Honestly, I think imposter syndrome takes the wheel most times. I usually hate my own work, and I can see the flaws building in them. My way of dealing with it I've found is to write a segment, then promptly leave it be for a while before reviewing it. It gives me time to take myself out of the mind of self-criticism so much as to be productive. My work is constantly rotating on this cycle, which generally helps, although sometimes it hasn't been long enough and I end up deleting the whole thing. I need to have patience for it. Don't get me wrong, I enjoy writing, but I do think most the stuff I do is rather terrible. I hope I improve enough some day to not think this way of my own writing. The downside to this method is you end up having a lot of projects simultaneously in the middle ground. Sometimes it get unmanageable.
That sounds like a terrible idea. I like being able to look at what I’ve done before and notice what, and how, I’ve improved.
I agree with you, BJ. Every artist, I think, looks back on their early work with a critical eye and finds it wanting. But no work is worthless, any more than running around a track is useless because it isn't "game day." We build literary muscles simply by writing a lot, and eventually the muscles will be there when we need them. As Mingo said, the key is to develop two modes, the creative and the critical, and learn to keep them separate. And, as somebody said, don't let the perfect be the enemy of the good.

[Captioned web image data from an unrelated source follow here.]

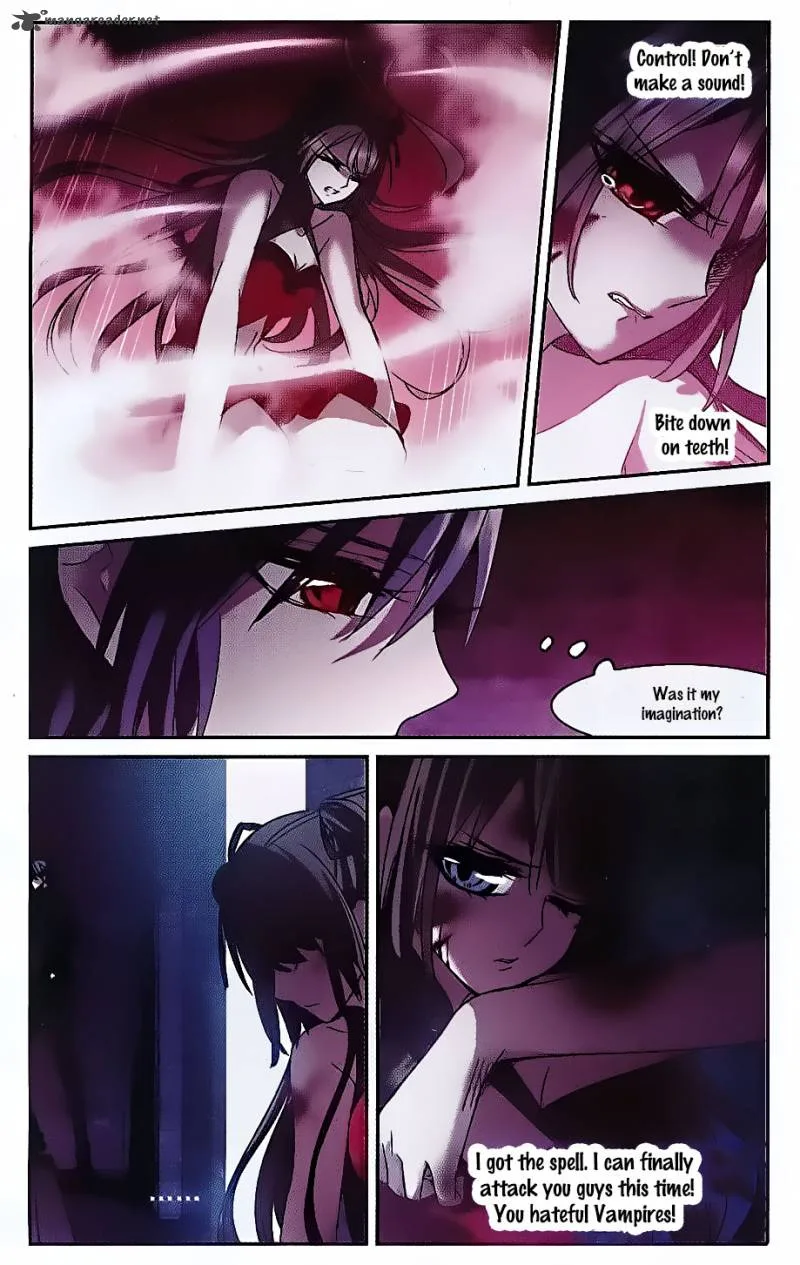 Vampire Sphere Chapter 75 page 8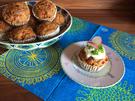 Gemüse Dinkel Muffins - Rezept - Bild Nr. 5910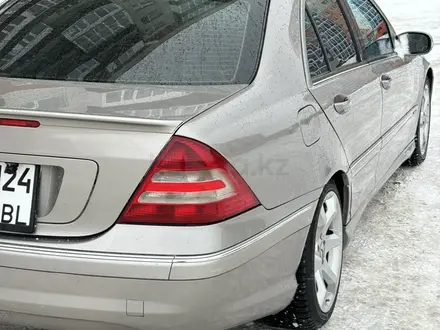 Mercedes-Benz C 230 2006 года за 4 850 000 тг. в Уральск – фото 6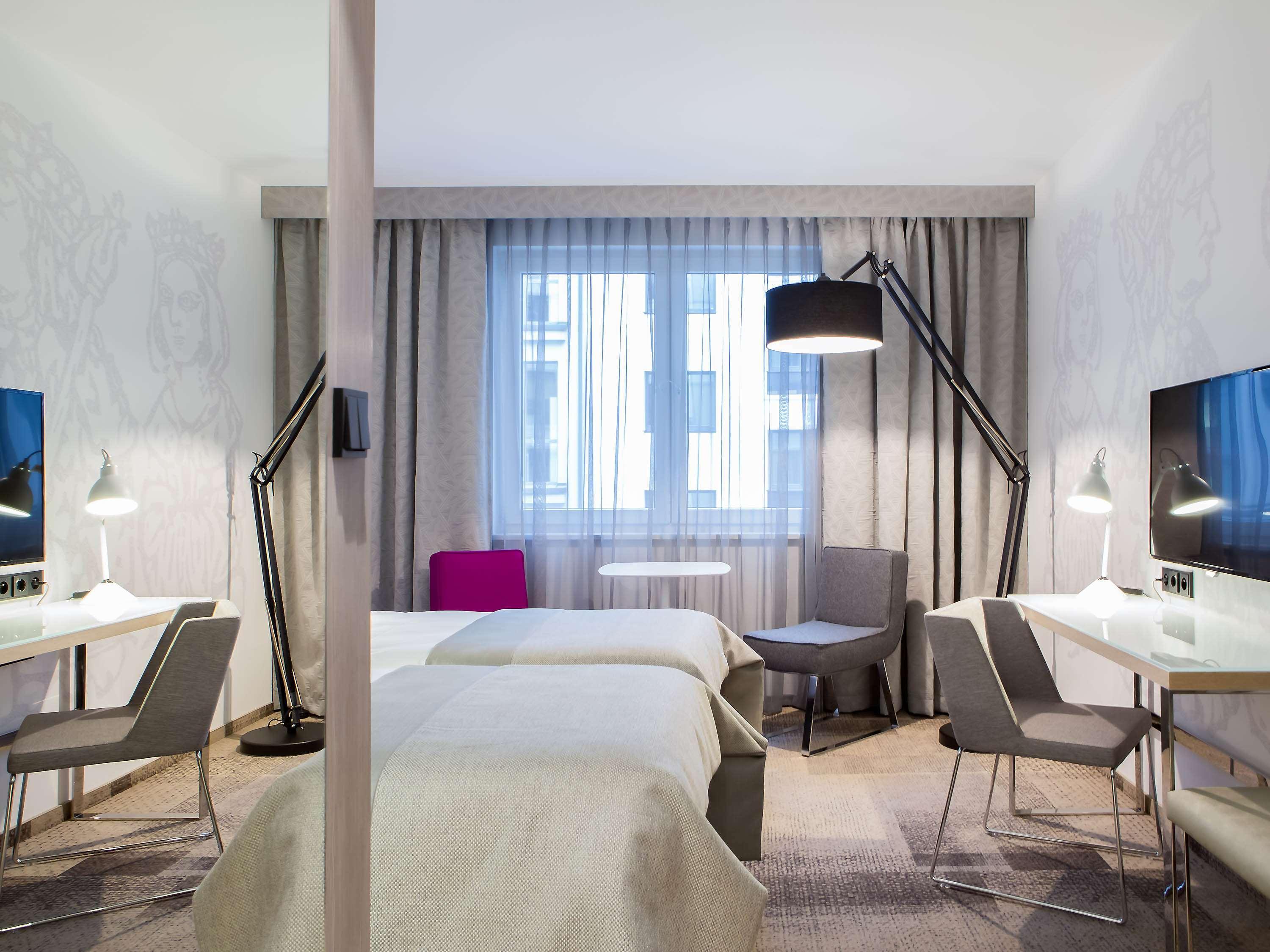 Mercure Krakow Stare Miasto Екстериор снимка
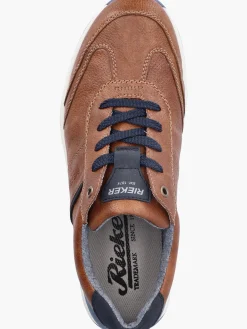Herren Rieker Herren Schnürschuhe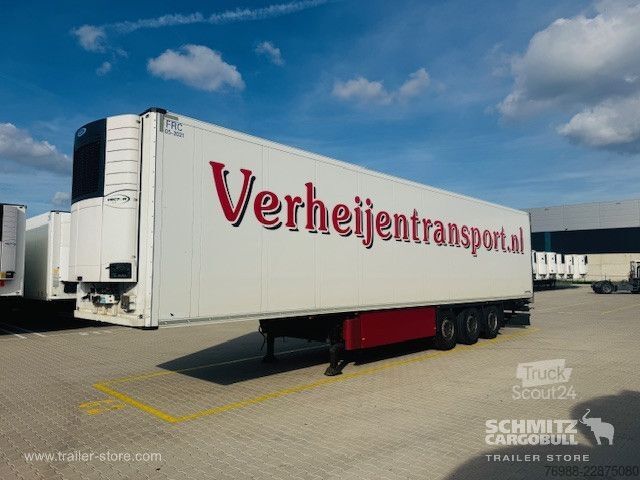 Kühlauflieger Schmitz Cargobull Tiefkühler Standard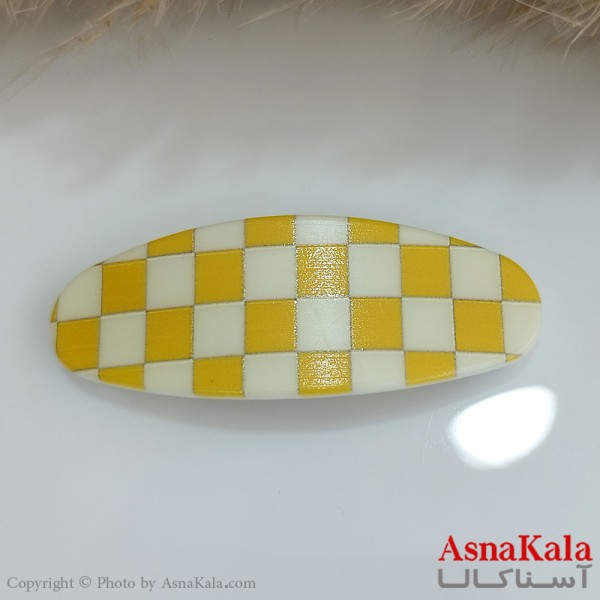 گیره مو زنانه تق تقی کد HAIR131185W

Making smaller goals. Trying not to see too much of the big picture during the rough drafts. Learning to move on even if I'm unsatisfied with something knowing I can work on it later. Keeping all my drafts because some of my first draft moments can be better than rewrites. Finishing a draft more than restarting a project. Polishing a draft. Critiquing and reading other pieces. Seeing everyones flaws on this and other sites really let me know everyone is going through the same thing, that writing is a work in progress and the more you work through the layers and not just dicker around with ideas or restarts than it will get better. Losing myself in the project also helps. I'm on a really tough spot changing 180 pages into less than 110 pages plus most of it was written in the pov of the main boy when he was separated by the mc - now I have to rewrite it in the pov of the mc who is still not present for these scenes I know have to turn fact into imagination and speculation, and rumor. Part of me wants to shut down and say you're in over your head this won't work but I'm moving forward with you can't fail unless you at least try. All you can do is your best. And with polishing, feedback, criticism, and more work - you're best should get better.
I find it very important to not mix critical editing with creative writing. When I finish a paragraph, I check it for SPaG. When I finish a chapter, I review and edit any remaining nits, then my wife critiques it, and then job done until the book is finished. Critical editing (story line vs general polishing) can be a killer to my creative juices.
I think every writer has a love-hate relationship with the craft no matter how you approach it. Saving or deleting drafts doesn't matter. There are just going to be low lows and high highs. It's easy to feel like a fraud. I question how good I am all the time. Sometimes I suck and sometimes I feel like I'm on fire. I think it's all normal and just part of the process.
Throws away 90% of everything I write. Rewrites the best parts to make them better. I can only write good by always telling me that it's all a pile of shit that needs to suffer in order to get stronger.